No wonder, then, that in its report published last December, Risk-focused Industry Meeting Series: G-SIFI Trends in Risk, the SFC emphasized that trading fraud was a particular area of concern in view of spectacular cases in recent years that have carried high "operational tail-risk".

"Trading misconduct exists in nearly every bank almost every day," said Wu, adding that it becomes almost commonplace when the economy veers to the downside.

Very often, by taking advantage of loopholes in the market or financial institutions, the misbehavior is simply the pursuit of bonuses which depend heavily on traders' performance. Yet, as Wu notes, the misconduct sometimes stems from an unintentional error in a single transaction, which might then evolve into a desperate attempt across multiple transactions to cover up accumulated mistakes.

"How much you earn for the company is how much you are worth to them. Such a greedy, hero culture makes losses totally unacceptable for these over-confident traders," said Vincent Lam, chief financial officer of VMS Investment Group, a Hong Kong-based multi-strategy investment group.

"These super-smart traders, long enjoying privileged status in the banks, haven't got the slightest idea about how to deal with failures. Coming forward is the last resort (and) only when they can no longer dig themselves out of the hole," Lam said.

New tricks

Trading misconduct today is an extension of old tricks of the trade, reemerging in different forms.

Electronic trading, in theory, should have put an end to this misbehavior. However, Lo Cha-lung, chairman of the RMBI Student Association researching trading misconduct, pointed out that practices have simply taken on a different guise, through high-frequency trading (HFT) firms that use algorithms and powerful computers to execute huge numbers of trades instantaneously. HFT firms use their firepower to trade ahead of, and profit from, large orders likely to move share prices, according to Lo. "Never one to miss a trick, the market is 'rigged' in that sense."

Yet, local and mainland banks are still ill-equipped to front-run the market, said BNYM's Wu, adding that more than 70 percent of HFT so far is seen in the United States.

Secretive HFT was the culprit blamed for the 2010 "flash crash", but its evil cousin, dark pools - a significant player in the 2008 market crash - has also moved into the Hong Kong spotlight.

It is understood that Hong Kong regulators continue to meet with banks in this Asian financial hub to increase scrutiny of the marketing of dark pools to clients. This follows a legal wrangle concerning allegations of HFT fraud by Barclays via dark pools. The private share-trading venues allow investors to buy and sell stocks anonymously without disclosing prices or identities until deals are done.
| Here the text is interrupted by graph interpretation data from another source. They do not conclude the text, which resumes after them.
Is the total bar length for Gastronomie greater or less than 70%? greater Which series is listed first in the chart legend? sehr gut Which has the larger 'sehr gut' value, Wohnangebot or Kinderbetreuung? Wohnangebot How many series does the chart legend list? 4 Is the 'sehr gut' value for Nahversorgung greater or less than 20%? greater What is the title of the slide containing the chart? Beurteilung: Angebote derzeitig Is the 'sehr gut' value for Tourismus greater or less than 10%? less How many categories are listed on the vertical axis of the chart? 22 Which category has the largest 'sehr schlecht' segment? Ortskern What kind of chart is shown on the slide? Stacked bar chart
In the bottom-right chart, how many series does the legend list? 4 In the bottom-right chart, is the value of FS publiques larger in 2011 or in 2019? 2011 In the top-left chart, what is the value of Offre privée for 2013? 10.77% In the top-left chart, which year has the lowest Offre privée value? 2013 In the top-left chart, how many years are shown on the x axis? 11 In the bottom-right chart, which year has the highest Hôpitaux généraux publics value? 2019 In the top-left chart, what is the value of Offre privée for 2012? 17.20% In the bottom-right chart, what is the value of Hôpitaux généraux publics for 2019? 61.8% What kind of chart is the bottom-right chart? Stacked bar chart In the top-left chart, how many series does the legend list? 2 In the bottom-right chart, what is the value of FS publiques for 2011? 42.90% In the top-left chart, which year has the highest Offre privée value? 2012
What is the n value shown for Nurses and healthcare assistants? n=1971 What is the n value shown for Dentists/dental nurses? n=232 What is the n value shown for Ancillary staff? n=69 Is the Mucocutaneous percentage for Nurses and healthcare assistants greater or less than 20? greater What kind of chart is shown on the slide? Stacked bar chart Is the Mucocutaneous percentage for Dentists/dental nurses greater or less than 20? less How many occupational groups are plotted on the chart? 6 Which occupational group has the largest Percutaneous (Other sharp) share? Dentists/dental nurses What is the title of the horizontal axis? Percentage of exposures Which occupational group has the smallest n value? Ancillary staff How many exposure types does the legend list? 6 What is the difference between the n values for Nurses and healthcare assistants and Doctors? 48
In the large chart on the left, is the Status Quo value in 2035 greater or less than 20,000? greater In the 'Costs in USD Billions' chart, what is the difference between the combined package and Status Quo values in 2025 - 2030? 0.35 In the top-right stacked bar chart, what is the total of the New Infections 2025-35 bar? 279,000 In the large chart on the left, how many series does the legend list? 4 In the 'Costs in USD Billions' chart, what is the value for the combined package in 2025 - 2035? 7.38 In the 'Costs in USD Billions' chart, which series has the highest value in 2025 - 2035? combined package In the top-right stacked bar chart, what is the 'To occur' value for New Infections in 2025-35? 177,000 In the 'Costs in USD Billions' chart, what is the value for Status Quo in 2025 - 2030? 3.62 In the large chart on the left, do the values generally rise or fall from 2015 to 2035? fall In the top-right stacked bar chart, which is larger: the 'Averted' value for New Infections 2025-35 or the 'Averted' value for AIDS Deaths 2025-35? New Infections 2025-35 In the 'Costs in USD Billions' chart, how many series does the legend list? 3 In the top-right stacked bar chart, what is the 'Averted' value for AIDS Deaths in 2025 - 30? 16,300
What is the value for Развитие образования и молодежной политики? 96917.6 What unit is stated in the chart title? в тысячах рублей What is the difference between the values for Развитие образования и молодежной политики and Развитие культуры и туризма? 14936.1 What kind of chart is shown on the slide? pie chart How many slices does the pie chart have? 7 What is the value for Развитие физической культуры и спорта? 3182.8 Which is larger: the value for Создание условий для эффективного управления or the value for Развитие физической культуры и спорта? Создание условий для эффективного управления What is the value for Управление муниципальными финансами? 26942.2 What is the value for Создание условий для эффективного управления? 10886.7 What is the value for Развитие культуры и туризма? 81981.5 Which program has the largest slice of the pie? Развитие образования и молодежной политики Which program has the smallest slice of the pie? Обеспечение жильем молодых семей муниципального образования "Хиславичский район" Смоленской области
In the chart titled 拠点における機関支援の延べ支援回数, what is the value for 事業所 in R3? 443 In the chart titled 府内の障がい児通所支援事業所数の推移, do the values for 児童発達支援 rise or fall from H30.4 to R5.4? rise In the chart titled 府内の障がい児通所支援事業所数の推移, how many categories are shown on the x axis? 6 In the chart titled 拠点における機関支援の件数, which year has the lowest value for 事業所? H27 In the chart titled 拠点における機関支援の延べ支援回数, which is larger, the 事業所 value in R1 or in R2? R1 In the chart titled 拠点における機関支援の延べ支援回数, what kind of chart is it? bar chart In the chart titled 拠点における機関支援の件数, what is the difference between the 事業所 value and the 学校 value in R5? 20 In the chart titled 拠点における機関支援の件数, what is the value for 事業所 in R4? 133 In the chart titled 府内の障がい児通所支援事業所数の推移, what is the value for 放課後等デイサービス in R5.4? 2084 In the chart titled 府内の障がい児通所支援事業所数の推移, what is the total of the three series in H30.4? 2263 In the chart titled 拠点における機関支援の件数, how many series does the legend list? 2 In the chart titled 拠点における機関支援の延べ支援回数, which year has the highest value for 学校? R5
"So far, these controversial trading arenas are not allowed in Hong Kong," said Wu. "A few years ago, some American and European banks used to have their own dark pool trading platform, which, however, ended up being suspended for good."

VMS Investment's Lam noted that trading misconduct cases in Hong Kong are much more negotiable than those in the US, where penalties can mount to astronomical figures, especially if the case takes a long time to be settled.

"If companies and banks never feel they are under close watch by the city's investigators, how can we expect to bring the rampant growth in trading misconduct under control?" asked Wu.

Citing the fake highway snapshots used to curtail drivers' urge to speed, he said a "faked snapshots mentality" needs to be developed among Hong Kong's market players.

"A sheet of final written warning is definitely far from effective and enough," Wu said.